In a traditional residence of a Chinese nobleman, a reception hall was the most formal building, where official activities were conducted.  This Reception Hall from the Palace of Duke Zhou, displayed in its entirety here, was originally part of a Beijing palace built in the early 1640s.  The hall has a thirty-foot ceiling and brilliantly painted floral and animal motifs on its beams and brackets that convey auspicious wishes.  This hall is presently furnished with works of art dating between the Ming (1368-1644) and Qing (1644-1911) dynasties, the period during which the hall was in use.

It was dark in the room where this reception hall was exhibited, so it was difficult to get a photo of anything but one of the painted roof beams.  Beams such as these in China delighted me every time I encountered them and remembered to turn my eyes to the ceiling.

I love the grand vision of the museum’s Director Fiske Kimball (1888-1955), who envisioned architectural elements providing historical context to objects on display.  This whole reopened South Asian Gallery has architecture displayed in a grand way; I felt as if I were walking through ancient Asian cultures.

□ □ □ □ □

According to the passage about the Duke Zhou reception hall, how high is the hall's ceiling? Draw only on the passage about the Duke Zhou reception hall.

● Data records:
□ □ □ □ □

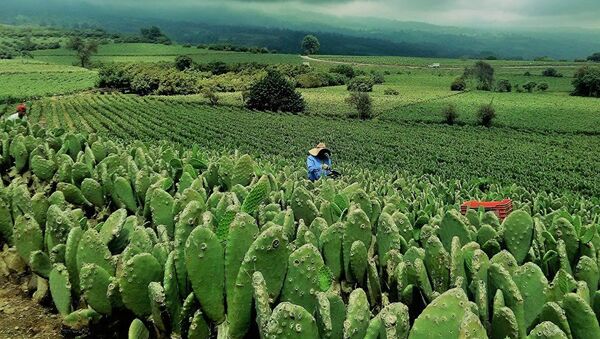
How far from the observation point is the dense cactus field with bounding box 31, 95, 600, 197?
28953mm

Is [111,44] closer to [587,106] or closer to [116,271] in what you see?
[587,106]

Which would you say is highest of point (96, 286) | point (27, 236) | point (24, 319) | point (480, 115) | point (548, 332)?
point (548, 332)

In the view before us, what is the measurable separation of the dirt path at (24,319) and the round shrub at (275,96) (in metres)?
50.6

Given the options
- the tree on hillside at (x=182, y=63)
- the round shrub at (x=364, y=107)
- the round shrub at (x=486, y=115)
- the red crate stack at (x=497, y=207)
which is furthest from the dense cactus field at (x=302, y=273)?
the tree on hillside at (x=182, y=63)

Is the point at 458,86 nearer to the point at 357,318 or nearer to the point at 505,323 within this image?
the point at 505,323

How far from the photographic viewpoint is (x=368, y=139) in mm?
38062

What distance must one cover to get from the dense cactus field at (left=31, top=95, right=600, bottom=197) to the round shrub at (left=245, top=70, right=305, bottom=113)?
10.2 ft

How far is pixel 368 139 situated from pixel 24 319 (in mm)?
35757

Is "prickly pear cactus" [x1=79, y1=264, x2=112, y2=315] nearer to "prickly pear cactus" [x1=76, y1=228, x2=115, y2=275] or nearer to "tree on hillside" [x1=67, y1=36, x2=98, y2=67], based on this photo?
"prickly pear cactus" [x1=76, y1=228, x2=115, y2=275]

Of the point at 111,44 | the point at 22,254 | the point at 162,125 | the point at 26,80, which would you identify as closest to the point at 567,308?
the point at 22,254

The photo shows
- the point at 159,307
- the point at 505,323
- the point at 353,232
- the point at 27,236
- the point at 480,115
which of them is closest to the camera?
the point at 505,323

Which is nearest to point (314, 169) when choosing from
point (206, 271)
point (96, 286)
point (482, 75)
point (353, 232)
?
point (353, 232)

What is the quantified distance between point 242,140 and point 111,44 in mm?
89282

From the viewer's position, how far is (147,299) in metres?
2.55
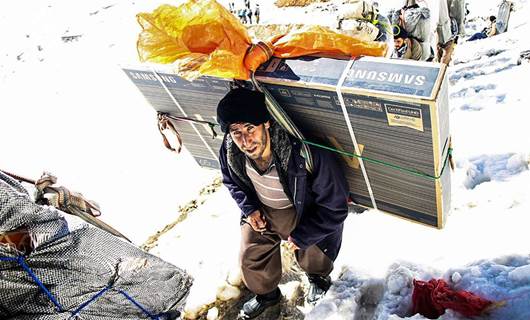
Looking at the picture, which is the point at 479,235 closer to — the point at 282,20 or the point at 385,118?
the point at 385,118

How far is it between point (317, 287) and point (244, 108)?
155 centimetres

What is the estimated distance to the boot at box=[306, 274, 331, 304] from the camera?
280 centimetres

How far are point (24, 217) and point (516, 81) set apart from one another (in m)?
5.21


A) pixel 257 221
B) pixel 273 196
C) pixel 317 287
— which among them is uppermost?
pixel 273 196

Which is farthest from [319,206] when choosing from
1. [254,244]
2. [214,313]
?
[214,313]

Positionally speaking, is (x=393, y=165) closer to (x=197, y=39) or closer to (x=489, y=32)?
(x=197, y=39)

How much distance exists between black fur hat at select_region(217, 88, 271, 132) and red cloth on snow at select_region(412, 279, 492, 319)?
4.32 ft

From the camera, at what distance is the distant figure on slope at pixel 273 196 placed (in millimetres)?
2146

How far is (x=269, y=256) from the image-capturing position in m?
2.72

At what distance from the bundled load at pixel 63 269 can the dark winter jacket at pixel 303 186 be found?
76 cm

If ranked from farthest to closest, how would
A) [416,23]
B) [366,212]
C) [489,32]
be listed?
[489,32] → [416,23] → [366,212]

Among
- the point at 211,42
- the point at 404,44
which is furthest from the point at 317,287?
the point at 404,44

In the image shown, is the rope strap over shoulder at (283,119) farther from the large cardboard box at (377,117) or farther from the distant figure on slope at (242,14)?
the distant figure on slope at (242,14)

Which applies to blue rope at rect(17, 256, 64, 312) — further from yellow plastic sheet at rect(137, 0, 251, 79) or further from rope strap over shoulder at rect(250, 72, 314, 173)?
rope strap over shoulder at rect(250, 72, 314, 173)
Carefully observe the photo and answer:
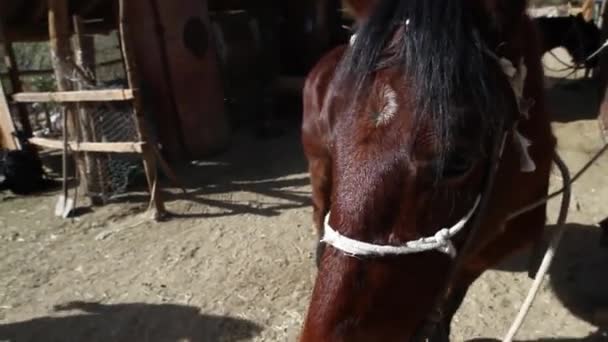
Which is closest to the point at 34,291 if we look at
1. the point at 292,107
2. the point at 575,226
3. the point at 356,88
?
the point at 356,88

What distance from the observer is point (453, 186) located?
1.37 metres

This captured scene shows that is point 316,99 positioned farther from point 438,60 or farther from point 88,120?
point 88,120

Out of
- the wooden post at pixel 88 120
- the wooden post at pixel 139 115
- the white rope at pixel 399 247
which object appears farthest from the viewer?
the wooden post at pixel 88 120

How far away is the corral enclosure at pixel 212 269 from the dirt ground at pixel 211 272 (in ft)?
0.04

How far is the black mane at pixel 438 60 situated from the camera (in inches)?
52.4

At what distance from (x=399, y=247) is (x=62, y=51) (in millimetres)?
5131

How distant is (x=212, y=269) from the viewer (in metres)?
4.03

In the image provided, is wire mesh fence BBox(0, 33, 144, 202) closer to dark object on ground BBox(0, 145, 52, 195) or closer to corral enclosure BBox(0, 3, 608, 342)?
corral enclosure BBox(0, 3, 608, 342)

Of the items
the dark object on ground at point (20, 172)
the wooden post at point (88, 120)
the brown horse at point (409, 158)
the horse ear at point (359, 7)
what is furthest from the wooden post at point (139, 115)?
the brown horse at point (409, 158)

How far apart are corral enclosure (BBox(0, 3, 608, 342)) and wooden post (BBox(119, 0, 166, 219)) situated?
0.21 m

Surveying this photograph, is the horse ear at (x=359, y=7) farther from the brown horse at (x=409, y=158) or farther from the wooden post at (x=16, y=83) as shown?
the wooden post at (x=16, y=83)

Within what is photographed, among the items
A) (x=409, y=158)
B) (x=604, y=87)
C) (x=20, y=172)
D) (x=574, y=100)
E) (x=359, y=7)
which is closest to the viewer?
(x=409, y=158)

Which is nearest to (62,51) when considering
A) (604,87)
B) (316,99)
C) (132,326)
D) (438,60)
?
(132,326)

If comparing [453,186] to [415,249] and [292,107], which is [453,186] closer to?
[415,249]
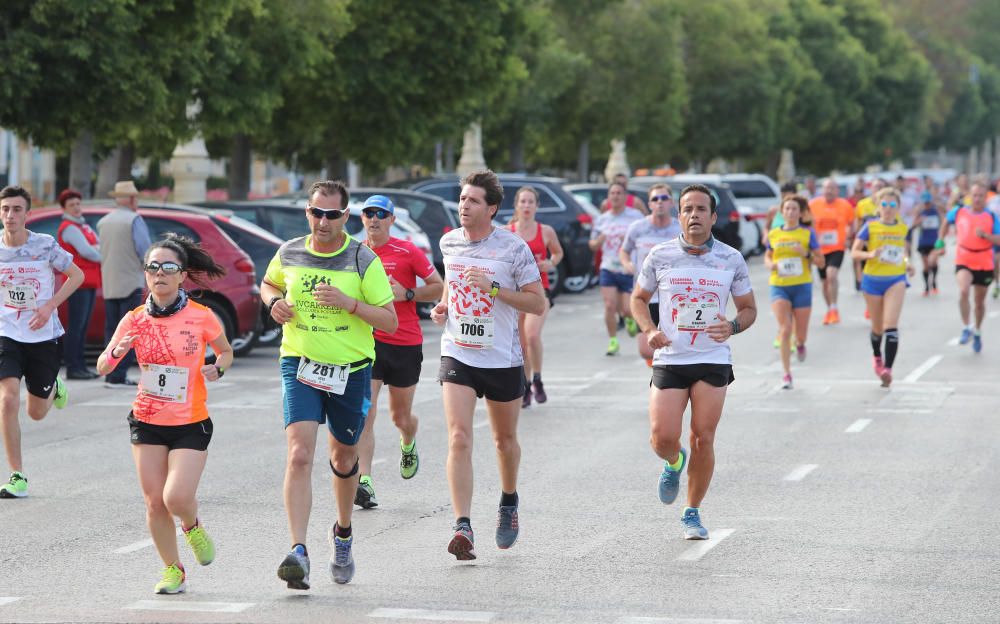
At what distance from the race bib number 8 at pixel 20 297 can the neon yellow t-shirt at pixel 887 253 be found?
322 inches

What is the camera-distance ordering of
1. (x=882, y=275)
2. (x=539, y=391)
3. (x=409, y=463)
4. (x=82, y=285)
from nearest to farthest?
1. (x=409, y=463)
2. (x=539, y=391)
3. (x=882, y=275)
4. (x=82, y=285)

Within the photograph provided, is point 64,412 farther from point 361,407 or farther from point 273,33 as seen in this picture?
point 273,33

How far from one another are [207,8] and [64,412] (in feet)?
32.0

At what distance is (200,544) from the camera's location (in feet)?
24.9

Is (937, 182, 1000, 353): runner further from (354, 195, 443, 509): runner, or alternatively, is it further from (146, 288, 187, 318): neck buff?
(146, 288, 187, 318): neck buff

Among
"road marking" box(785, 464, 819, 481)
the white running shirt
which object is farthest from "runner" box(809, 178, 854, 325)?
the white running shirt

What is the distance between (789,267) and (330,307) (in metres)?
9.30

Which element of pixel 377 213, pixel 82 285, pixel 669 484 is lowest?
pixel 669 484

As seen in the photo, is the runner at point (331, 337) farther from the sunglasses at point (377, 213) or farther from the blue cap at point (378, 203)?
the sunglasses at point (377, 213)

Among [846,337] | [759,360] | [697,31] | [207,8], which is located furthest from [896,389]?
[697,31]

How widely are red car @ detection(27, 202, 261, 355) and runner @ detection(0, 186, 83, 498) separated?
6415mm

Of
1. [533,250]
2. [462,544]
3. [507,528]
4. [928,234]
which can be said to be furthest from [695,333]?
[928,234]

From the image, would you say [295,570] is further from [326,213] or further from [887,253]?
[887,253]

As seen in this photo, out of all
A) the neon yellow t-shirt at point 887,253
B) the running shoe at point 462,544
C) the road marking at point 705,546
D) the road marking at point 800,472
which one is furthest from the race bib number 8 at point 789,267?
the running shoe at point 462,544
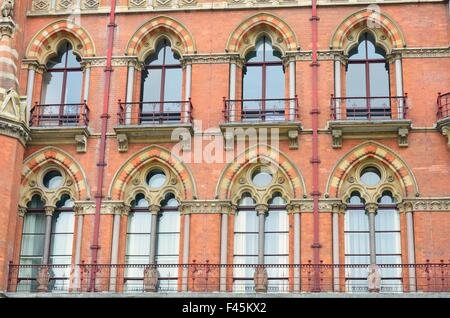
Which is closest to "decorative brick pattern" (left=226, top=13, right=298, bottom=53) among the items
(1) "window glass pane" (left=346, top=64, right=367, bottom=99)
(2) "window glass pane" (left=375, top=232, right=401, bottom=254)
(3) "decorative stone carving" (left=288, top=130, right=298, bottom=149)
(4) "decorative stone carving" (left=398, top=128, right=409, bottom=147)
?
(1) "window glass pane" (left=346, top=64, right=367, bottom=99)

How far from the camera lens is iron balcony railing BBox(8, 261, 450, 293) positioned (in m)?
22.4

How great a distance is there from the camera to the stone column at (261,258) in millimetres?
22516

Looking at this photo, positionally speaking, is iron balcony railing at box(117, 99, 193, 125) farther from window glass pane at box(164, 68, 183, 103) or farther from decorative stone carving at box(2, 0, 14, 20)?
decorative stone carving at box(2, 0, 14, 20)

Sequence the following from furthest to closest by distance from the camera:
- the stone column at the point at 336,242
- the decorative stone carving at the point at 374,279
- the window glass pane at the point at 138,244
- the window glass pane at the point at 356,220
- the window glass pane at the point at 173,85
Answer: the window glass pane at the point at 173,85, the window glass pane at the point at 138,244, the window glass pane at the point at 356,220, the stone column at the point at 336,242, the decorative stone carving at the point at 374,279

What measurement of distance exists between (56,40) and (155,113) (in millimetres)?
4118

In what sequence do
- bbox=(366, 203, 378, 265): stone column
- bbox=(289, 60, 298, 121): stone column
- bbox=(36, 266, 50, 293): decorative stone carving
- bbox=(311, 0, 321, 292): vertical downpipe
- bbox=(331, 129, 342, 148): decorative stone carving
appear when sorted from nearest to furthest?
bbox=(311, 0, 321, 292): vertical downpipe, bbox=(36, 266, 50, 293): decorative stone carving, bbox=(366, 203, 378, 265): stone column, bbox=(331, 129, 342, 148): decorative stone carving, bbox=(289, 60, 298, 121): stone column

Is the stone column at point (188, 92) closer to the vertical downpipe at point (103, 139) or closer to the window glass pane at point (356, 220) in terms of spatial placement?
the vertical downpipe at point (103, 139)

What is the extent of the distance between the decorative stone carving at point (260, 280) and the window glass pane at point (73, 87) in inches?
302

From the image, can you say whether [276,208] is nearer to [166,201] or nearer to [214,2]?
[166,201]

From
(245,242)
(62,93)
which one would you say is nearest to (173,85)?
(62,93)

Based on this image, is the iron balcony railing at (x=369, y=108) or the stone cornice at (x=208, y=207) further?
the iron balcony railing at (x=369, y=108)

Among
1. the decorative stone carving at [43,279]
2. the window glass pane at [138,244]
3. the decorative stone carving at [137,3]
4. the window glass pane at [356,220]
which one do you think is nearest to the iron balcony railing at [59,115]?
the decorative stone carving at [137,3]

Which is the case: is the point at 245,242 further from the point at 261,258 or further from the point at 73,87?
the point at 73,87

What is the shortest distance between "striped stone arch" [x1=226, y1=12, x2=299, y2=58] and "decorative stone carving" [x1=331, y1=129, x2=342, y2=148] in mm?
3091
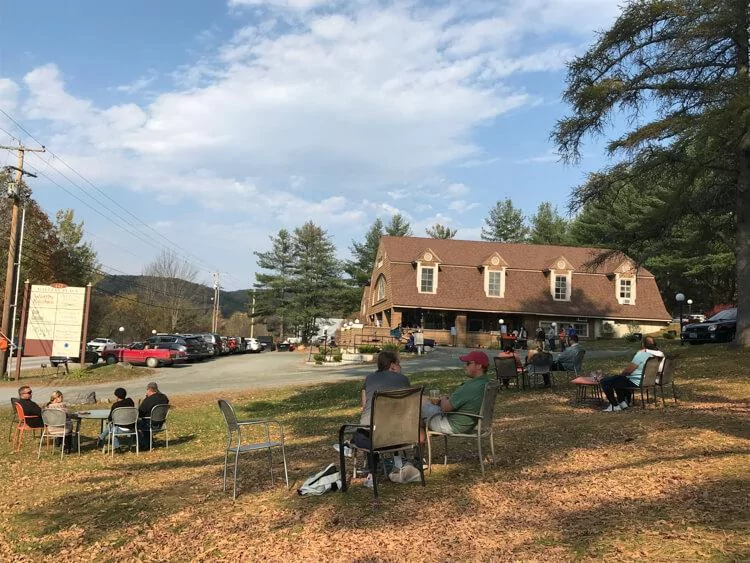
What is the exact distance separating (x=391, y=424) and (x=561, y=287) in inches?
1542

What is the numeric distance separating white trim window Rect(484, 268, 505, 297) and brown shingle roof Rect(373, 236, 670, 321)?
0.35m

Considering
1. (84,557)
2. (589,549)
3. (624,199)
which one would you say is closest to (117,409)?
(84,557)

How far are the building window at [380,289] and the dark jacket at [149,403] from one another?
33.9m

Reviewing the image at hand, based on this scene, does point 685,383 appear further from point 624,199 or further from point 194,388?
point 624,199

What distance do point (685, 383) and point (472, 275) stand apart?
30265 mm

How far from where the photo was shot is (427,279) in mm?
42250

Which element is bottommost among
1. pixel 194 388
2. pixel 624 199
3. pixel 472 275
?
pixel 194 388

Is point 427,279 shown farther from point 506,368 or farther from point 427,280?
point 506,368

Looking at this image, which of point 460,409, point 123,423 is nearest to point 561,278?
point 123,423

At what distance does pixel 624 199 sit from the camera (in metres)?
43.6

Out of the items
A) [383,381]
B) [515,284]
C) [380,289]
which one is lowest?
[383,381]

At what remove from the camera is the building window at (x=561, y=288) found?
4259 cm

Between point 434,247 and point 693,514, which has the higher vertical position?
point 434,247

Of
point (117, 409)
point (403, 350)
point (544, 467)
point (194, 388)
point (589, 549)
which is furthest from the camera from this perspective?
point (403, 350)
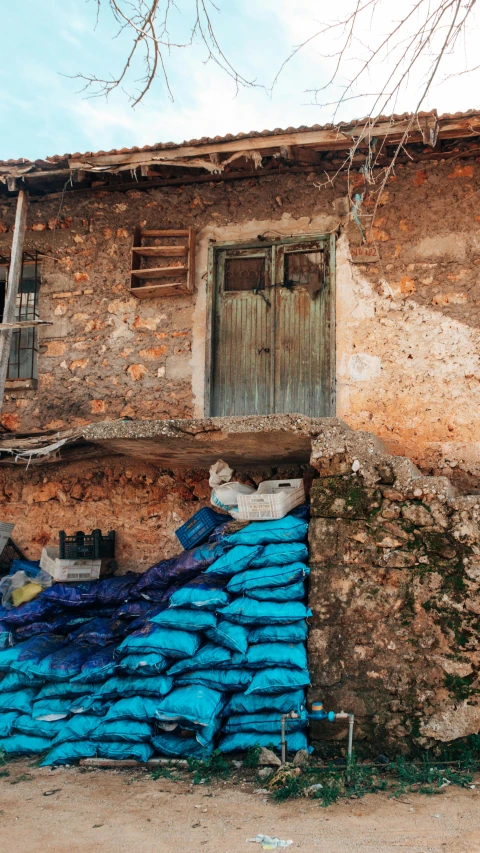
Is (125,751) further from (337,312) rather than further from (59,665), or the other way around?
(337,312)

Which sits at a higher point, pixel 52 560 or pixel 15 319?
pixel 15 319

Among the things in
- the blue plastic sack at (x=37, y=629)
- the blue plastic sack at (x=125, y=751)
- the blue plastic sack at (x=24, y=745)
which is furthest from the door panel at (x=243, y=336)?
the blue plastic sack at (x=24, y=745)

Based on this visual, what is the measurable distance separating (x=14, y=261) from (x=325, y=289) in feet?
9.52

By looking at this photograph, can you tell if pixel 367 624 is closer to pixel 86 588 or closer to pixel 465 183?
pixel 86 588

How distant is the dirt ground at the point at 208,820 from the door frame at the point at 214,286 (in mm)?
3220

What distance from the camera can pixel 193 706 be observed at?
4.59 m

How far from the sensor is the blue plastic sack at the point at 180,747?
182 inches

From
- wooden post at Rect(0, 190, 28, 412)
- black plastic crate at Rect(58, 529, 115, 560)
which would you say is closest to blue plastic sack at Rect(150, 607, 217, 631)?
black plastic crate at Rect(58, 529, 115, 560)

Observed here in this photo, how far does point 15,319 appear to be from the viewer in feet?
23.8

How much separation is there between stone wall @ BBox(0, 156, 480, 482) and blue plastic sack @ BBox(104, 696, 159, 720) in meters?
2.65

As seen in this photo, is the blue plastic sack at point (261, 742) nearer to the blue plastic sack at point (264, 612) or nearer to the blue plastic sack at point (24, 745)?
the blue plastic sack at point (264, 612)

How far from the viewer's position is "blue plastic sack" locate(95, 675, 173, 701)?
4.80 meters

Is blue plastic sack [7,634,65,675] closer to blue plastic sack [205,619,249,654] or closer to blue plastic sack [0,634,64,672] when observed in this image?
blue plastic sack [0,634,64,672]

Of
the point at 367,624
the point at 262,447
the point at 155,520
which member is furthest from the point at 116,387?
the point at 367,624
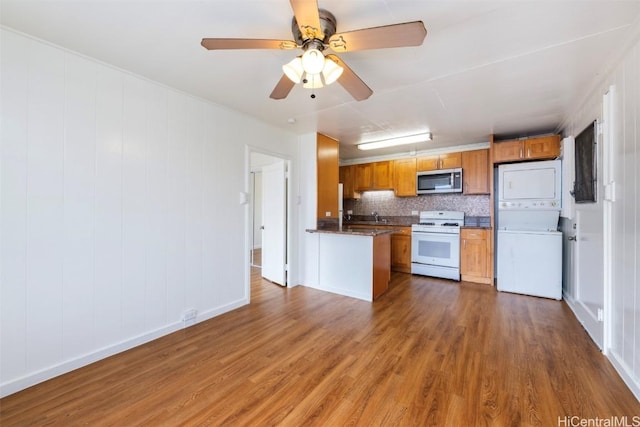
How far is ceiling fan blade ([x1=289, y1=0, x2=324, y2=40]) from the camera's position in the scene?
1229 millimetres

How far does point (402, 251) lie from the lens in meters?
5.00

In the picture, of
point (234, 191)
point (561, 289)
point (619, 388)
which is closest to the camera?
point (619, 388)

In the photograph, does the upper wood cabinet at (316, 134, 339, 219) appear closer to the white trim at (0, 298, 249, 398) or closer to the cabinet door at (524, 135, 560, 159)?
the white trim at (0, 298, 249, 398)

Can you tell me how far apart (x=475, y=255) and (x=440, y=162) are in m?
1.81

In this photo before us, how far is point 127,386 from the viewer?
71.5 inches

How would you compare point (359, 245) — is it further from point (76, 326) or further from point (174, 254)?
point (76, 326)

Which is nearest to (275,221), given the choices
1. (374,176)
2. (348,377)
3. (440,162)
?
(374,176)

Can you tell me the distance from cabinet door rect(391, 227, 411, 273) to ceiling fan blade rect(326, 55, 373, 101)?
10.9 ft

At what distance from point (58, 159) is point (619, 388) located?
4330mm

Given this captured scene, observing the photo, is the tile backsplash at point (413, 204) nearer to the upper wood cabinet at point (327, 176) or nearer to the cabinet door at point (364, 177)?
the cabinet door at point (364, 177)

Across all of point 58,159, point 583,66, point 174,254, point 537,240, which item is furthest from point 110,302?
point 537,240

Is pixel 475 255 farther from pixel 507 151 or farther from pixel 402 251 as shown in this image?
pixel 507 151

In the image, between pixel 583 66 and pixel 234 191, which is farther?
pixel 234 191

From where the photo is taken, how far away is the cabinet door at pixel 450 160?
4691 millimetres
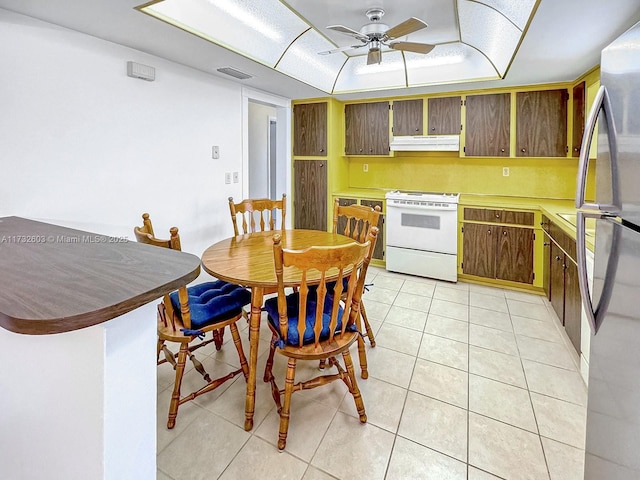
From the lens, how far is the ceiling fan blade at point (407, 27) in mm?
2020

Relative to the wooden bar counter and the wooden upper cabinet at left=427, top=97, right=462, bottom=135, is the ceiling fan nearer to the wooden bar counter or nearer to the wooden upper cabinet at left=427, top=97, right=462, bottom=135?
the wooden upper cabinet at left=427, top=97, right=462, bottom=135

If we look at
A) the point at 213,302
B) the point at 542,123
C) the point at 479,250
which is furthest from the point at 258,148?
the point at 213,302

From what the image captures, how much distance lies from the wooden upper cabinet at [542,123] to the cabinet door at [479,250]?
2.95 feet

□ □ □ □ □

● Written solution: Thirty feet.